Instantly his face turned scarlet and the water ran out of his eyes. The stuff was like nitric acid, and moreover, in swallowing it one had the sensation of being hit on the back of the head with a rubber club. The next moment, however, the burning in his belly died down and the world began to look more cheerful."

Friday, December 01, 2006

Life imitates art

Small Boo's cracked a pre-molar. The dentist offered her an appointment at half past two. (Remember where we live. Think about it, with particular reference to The Bumper Book Of Slightly Racist Jokes For Kids, and similar tomes... Got it? Great.)

Unfortunately, she had a meeting then, and couldn't make it. I think she's more annoyed about that missed opportunity than about the tooth itself.

Wednesday, November 29, 2006

Spod corner

Blogger seems to be suggesting, with all the elegant subtlety of a big wet snog from an oiled, naked and up-for-it John McCririck, that it might be in my best interests to shift my ass to the new version. Should I? Pros and cons, please, from anybody who's done it, or has made a conscious decision not to.

Sorry about the McCririck bit.

Tuesday, November 28, 2006

Birds, Bernini and the blues

Small Boo's been getting well into semi-illicit TV downloads, unearthing old favourites (anyone remember The Changes?) and more current stuff (Torchwood, a show for anyone who quivers with delight at the notion of gay, Welsh Buffy).

But two things have got me stroking my chin in particular in recent days. One is The River Cottage Treatment, Hugh Fearnley-Whittingstall's latest attempt to acquaint us with the gruesome reality of food production.

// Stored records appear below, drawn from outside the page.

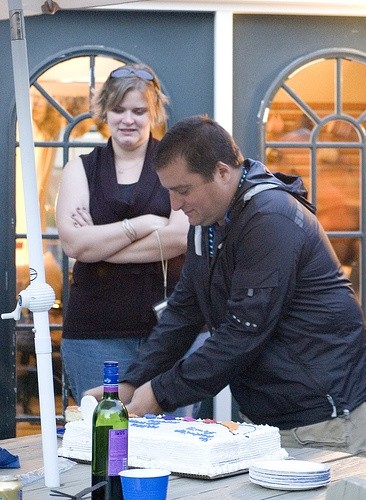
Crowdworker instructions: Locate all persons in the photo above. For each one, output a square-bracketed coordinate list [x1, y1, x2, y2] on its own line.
[81, 114, 366, 459]
[54, 63, 212, 418]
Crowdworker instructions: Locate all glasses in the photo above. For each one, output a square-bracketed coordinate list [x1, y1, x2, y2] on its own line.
[110, 68, 154, 83]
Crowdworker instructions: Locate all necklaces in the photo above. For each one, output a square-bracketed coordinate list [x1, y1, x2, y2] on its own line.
[115, 158, 144, 174]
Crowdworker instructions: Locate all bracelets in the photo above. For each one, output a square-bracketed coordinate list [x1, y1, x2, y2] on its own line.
[121, 219, 137, 242]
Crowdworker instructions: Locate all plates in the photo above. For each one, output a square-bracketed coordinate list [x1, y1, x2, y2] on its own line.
[248, 460, 331, 492]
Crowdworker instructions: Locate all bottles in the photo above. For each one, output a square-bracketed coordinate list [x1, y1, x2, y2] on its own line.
[90, 360, 129, 500]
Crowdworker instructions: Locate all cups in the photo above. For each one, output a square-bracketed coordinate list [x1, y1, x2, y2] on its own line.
[118, 468, 171, 500]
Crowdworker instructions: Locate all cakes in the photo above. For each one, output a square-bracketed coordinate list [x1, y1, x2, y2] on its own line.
[61, 395, 287, 478]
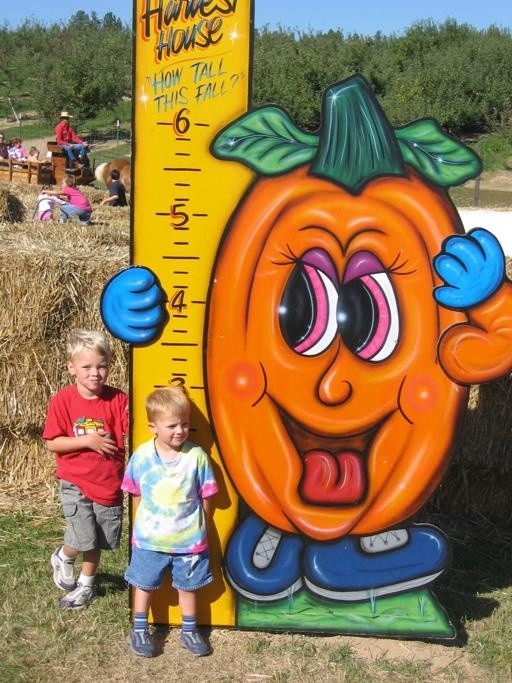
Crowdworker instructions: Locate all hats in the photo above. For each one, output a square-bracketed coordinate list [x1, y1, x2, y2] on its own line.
[60, 112, 72, 117]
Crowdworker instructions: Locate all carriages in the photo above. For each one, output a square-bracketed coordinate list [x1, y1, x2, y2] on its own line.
[0, 138, 131, 202]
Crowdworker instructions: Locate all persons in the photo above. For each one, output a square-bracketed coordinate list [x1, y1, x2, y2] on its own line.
[117, 386, 221, 658]
[38, 174, 93, 225]
[55, 112, 93, 168]
[0, 133, 40, 169]
[40, 328, 129, 610]
[100, 170, 128, 207]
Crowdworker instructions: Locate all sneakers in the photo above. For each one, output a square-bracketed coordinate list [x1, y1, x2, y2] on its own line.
[127, 632, 154, 657]
[181, 630, 210, 656]
[51, 547, 97, 609]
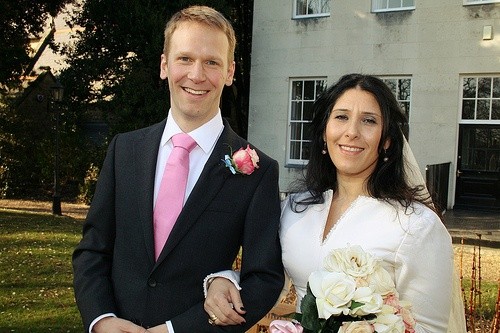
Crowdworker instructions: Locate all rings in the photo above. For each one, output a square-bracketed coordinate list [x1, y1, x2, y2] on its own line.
[208, 316, 218, 325]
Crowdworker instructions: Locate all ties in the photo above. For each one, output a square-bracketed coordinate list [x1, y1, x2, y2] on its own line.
[153, 133, 197, 262]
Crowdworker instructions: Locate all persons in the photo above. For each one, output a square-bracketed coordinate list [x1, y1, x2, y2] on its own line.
[72, 6, 284, 333]
[202, 74, 454, 333]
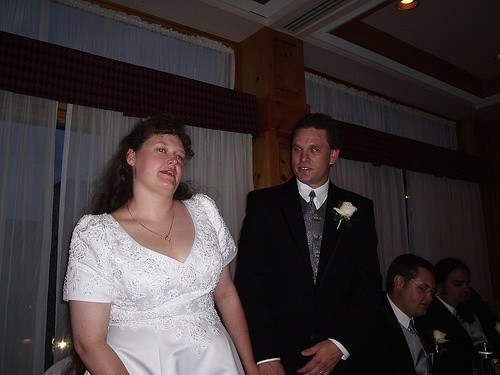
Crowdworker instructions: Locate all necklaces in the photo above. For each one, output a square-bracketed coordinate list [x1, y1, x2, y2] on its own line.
[126, 199, 174, 245]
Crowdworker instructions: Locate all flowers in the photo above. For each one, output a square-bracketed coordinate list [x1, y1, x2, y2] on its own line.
[433, 330, 449, 345]
[331, 200, 359, 228]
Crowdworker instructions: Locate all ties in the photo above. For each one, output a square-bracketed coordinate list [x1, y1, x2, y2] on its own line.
[408, 320, 416, 334]
[308, 191, 316, 210]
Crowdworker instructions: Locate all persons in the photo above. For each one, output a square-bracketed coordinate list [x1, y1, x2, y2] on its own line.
[367, 253, 476, 375]
[233, 112, 385, 375]
[428, 257, 500, 375]
[63, 112, 260, 375]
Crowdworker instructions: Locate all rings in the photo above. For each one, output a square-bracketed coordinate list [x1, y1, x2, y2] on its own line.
[319, 371, 323, 375]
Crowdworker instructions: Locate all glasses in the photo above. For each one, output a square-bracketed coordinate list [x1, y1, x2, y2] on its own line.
[416, 283, 439, 298]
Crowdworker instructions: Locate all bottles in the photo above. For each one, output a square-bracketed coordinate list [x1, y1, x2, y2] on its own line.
[481, 342, 493, 375]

Ah, that word, "reality". Because yes, much as I like HFW, the vegetarian's favourite carnivore, this is reality TV. Sure, it's the OK end of reality TV, in the guise of Faking It (which James Blue Cat lauded recently), rather than such grotesque efforts as Myleene Klass's new vehicle, I'm A Celebrity, Have I Got Fantastic Tits Or What? But under the perfectly sound idea (Hugh tries to persuade people not to eat shite food), there's the same undercurrent of class-based bullying that taints Jamie Oliver (who, Cockernee mannerisms aside, is as resolutely middle-class as I am, if a few rungs down the ladder from Old Etonian Hugh) and his otherwise noble school meals campaign.

This dirty little secret of British society (we all know class differences are hugely important, but nobody wants to talk about it) threatened to bubble up, like the juice of home-grown damsons through a crumble topping, when Hugh was attempting to get his guests to vow never to buy factory-farmed chickens again. One of his guinea pigs held out, explaining that she had to feed several kids on a tight budget, and free-range chicken was just a luxury too far. "The real world, where I live," she said,"We haven't got chickens running around the farm that we can just kill when we want." She also admitted that she was unswayed by welfare arguments, because she thought chickens were horrible, as opposed to ducks, which are "really, really cute".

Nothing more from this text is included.